The sequencing of the human genome, the genomes of six other animals, including the mouse, and those of microbial vectors and microbes themselves (for example, P. falciparum and its mosquito vector, Anopheles gambiae), have elevated microbiology to a whole-genome level. The ability to sequence microbial genomes in a few days98 or less, and to examine host–vector–microbe interactions at both the genome level and at the tertiary protein structural level, will help us to understand the molecular mechanisms that underlie the pathogenesis of infectious disease and host defences, including resistance and immune evasion. These advances will facilitate the development of new countermeasures. Other fertile areas of research include the use of geographical information systems99 and satellite imaging to support field study and epidemic prevention (for example, predicting HPS and Rift Valley fever epidemics in indigenous areas by satellite imagery of water and vegetation related to animal reservoir and vector prevalence).
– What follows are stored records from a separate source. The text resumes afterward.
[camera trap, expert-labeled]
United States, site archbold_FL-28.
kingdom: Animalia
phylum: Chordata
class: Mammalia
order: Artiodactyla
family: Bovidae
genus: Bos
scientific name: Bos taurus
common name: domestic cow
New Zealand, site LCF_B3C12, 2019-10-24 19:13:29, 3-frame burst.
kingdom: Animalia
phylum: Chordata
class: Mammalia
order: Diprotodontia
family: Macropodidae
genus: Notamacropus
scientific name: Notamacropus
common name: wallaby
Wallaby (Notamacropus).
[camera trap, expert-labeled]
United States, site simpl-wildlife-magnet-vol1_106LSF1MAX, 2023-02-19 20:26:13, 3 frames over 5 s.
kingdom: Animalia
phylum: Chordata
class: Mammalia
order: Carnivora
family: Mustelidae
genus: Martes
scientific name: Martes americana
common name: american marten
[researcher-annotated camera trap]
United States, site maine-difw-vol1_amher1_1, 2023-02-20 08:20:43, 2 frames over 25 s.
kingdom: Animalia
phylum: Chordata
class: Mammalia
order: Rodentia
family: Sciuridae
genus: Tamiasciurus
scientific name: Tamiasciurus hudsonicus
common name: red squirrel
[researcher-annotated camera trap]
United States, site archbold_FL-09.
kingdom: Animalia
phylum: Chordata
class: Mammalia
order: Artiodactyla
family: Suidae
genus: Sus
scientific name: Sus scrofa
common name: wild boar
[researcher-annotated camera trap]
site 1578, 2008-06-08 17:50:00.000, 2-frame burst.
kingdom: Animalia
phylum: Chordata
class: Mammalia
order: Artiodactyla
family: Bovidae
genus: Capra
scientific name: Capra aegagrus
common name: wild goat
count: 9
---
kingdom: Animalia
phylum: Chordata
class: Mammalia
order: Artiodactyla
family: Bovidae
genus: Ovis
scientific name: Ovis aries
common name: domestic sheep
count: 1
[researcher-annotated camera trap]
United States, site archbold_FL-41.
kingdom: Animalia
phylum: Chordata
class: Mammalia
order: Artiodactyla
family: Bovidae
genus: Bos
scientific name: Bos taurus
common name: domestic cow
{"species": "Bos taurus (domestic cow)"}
Underlying disease emergence are evolutionary conflicts between rapidly evolving and adapting infectious agents and their slowly evolving hosts. These are fought out in the context of accelerating environmental and human behavioural alterations that provide new ecological niches into which evolving microbes can readily fit. It is essential that broadly based prevention strategies, as well as new and improved countermeasures (that is, surveillance tools, diagnostics, therapeutics and vaccines), be continually tested, refined and upgraded, requiring a strengthened relationship between public health and basic and clinical sciences. The challenge presented by the ongoing conflict between pathogenic microorganisms and man has been well summarized by a noted champion of the war on EIs, Joshua Lederberg: “The future of microbes and mankind will probably unfold as episodes of a suspense thriller that could be entitled Our Wits Versus Their Genes29. The global scientific and public health communities must confront this reality not only with wit, but also with vision and sustained commitment to meet a perpetual challenge.